- _Task to carry out_
Restate the data word for word and leave the images out.

(Collected data entries)
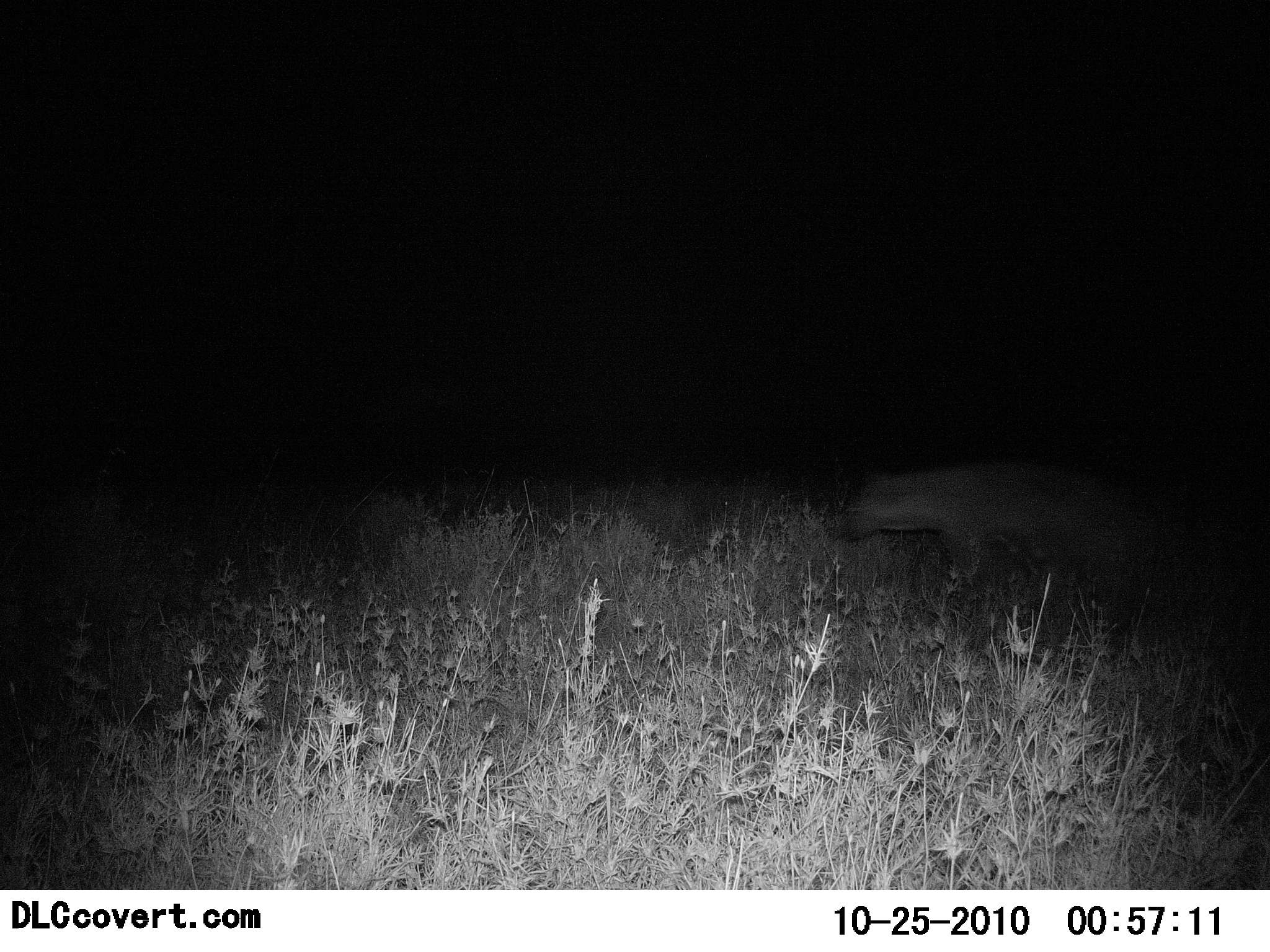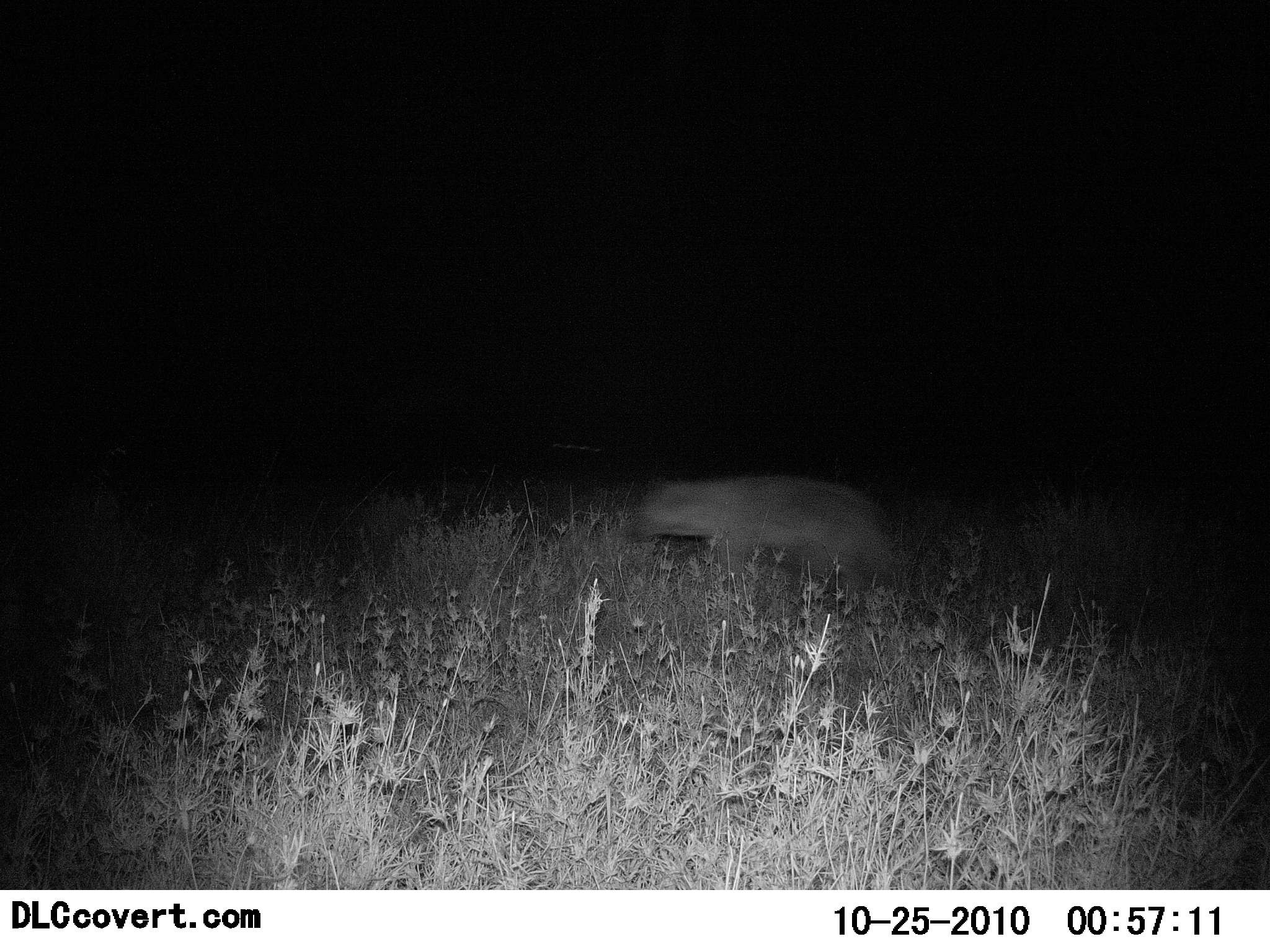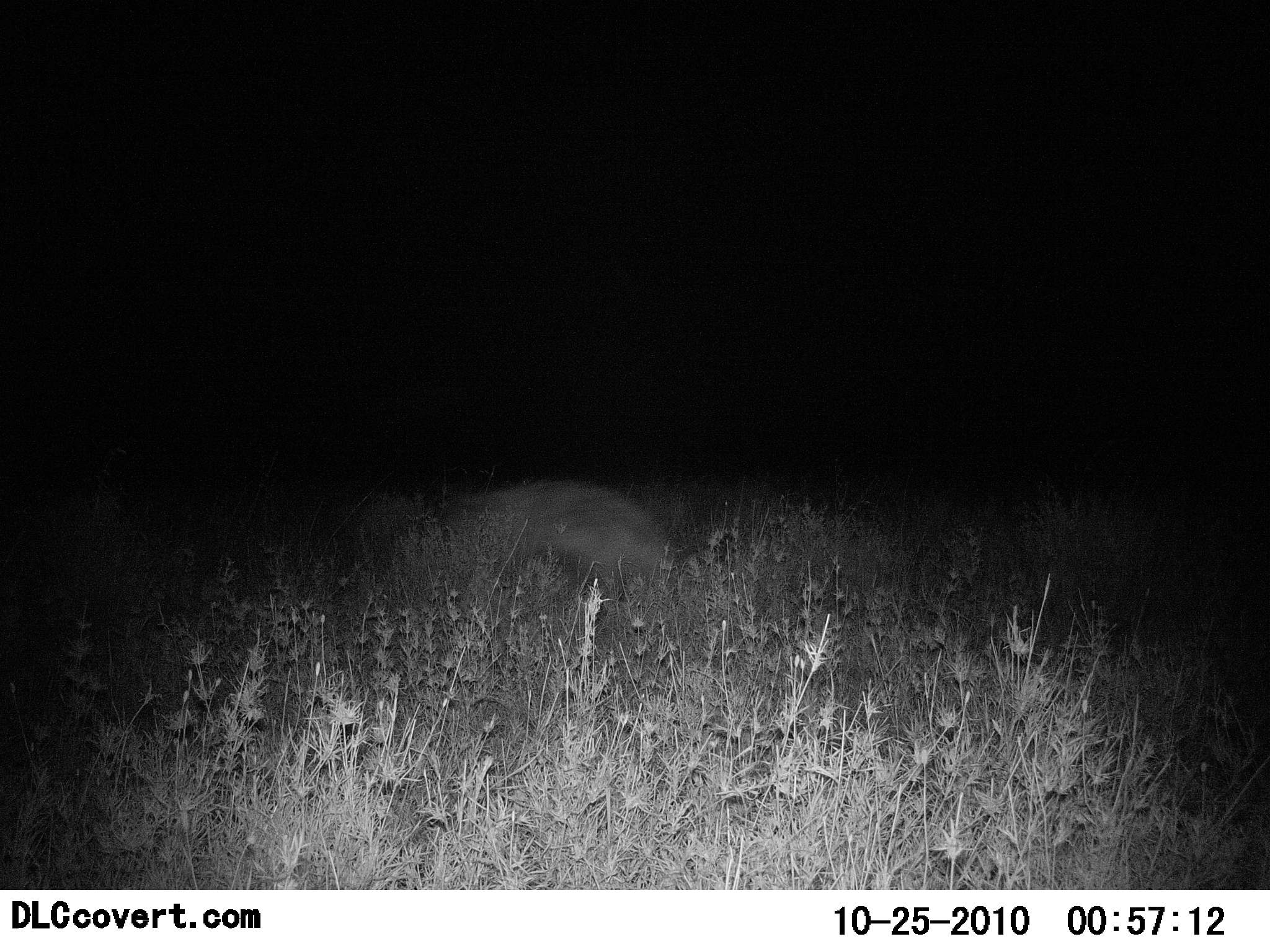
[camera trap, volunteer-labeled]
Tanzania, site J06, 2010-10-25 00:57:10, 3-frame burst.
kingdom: Animalia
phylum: Chordata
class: Mammalia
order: Carnivora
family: Hyaenidae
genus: Crocuta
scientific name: Crocuta crocuta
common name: spotted hyena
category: hyenaspotted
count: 1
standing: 9%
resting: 0%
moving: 100%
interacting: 0%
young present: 0%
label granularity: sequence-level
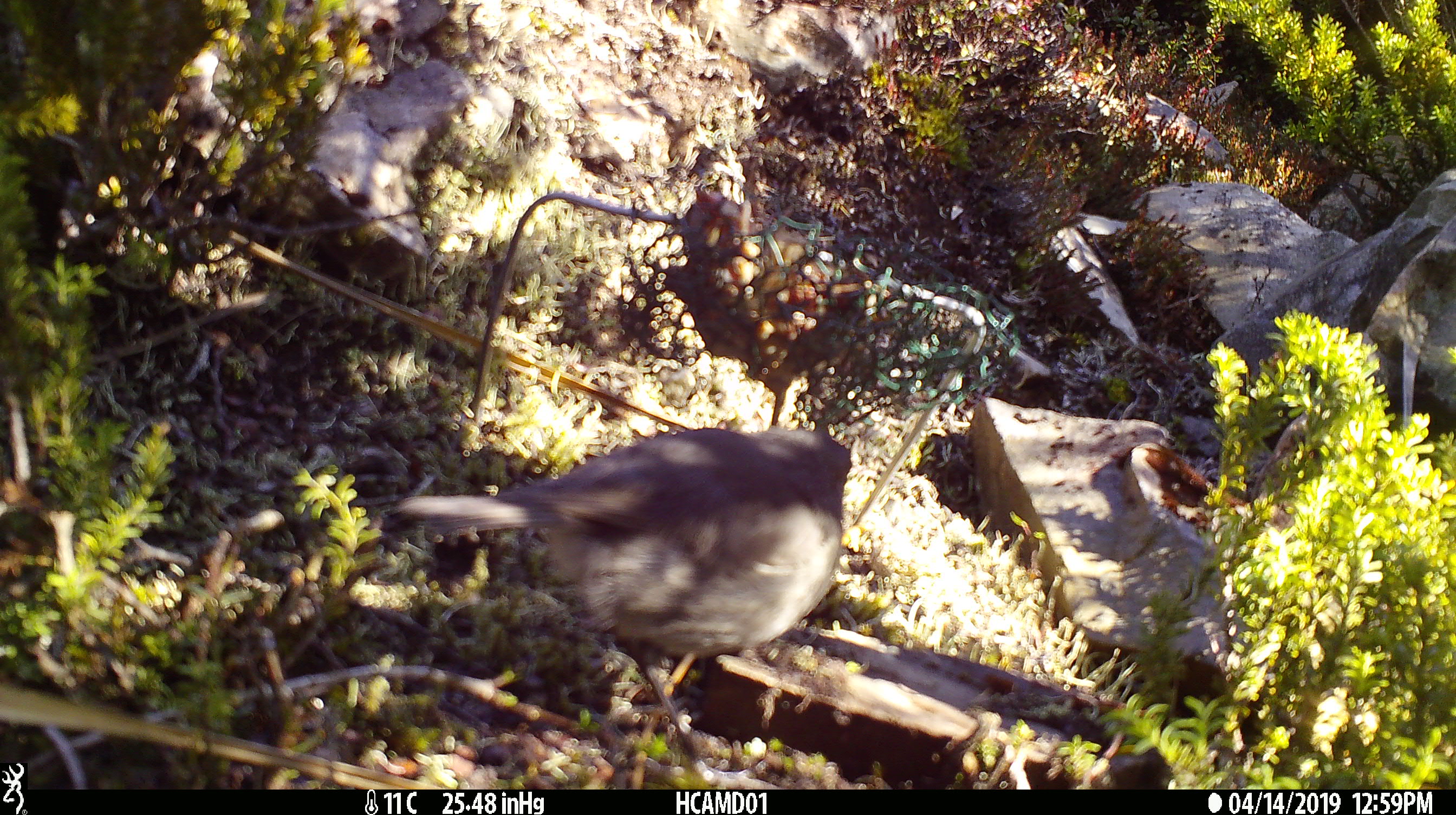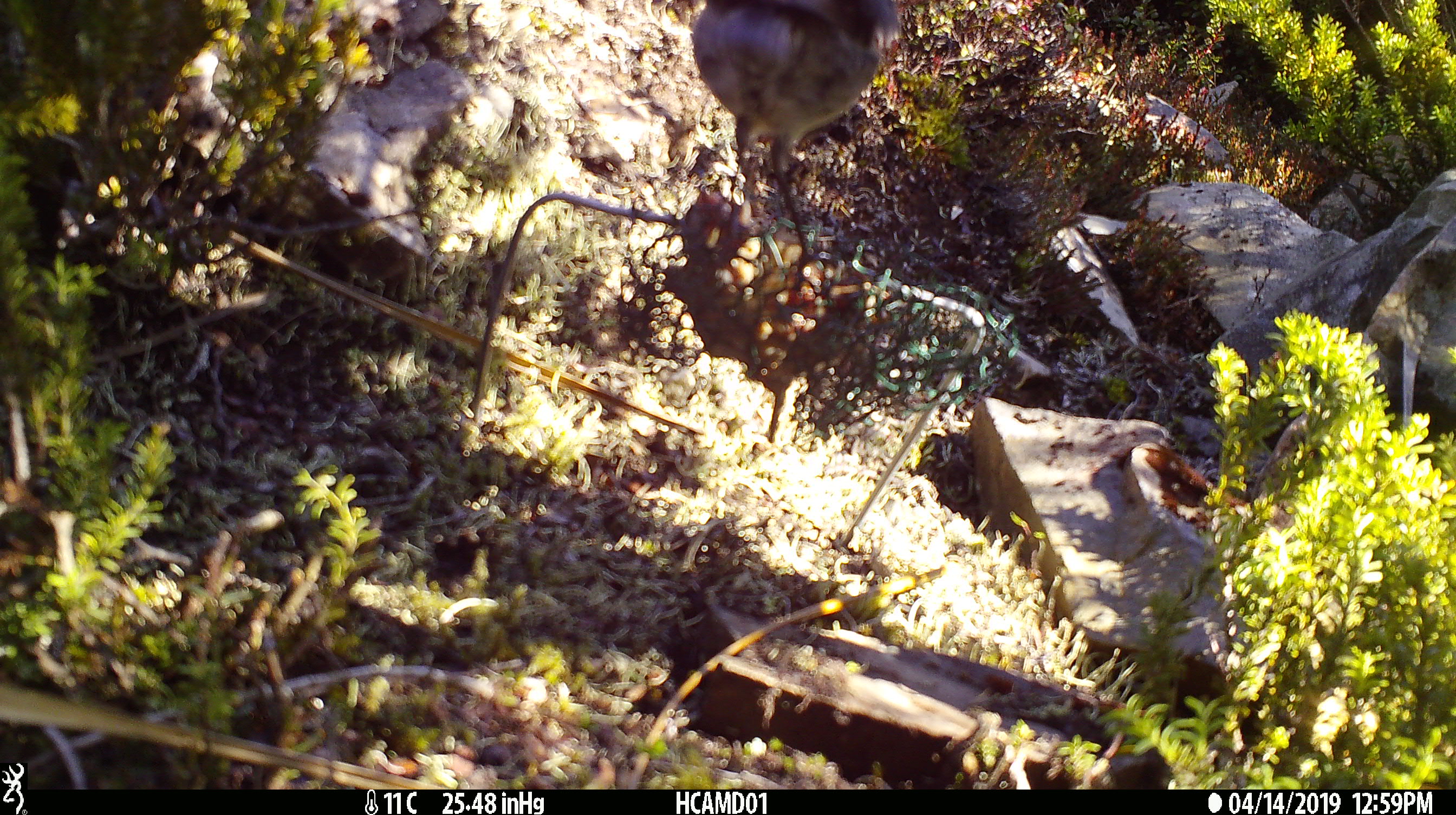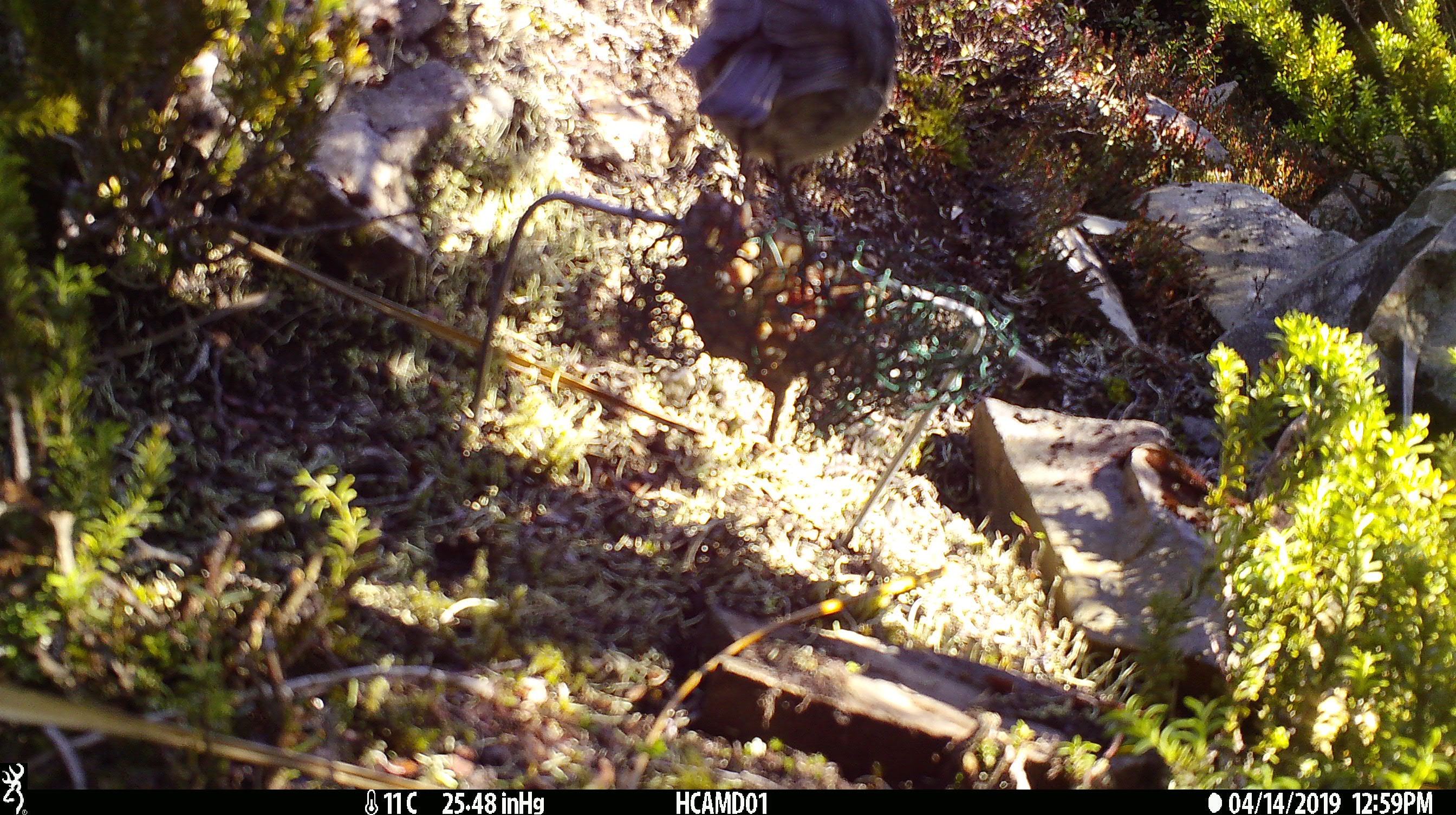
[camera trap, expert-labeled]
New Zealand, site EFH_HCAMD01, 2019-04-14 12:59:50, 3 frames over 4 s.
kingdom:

- _Solution to this problem_
[camera trap, volunteer-labeled]
Tanzania, site J06, 2010-10-25 00:57:10, 3-frame burst.
kingdom: Animalia
phylum: Chordata
class: Mammalia
order: Carnivora
family: Hyaenidae
genus: Crocuta
scientific name: Crocuta crocuta
common name: spotted hyena
category: hyenaspotted
count: 1
standing: 9%
resting: 0%
moving: 100%
interacting: 0%
young present: 0%
label granularity: sequence-level
[camera trap, expert-labeled]
New Zealand, site EFH_HCAMD01, 2019-04-14 12:59:50, 3 frames over 4 s.
kingdom:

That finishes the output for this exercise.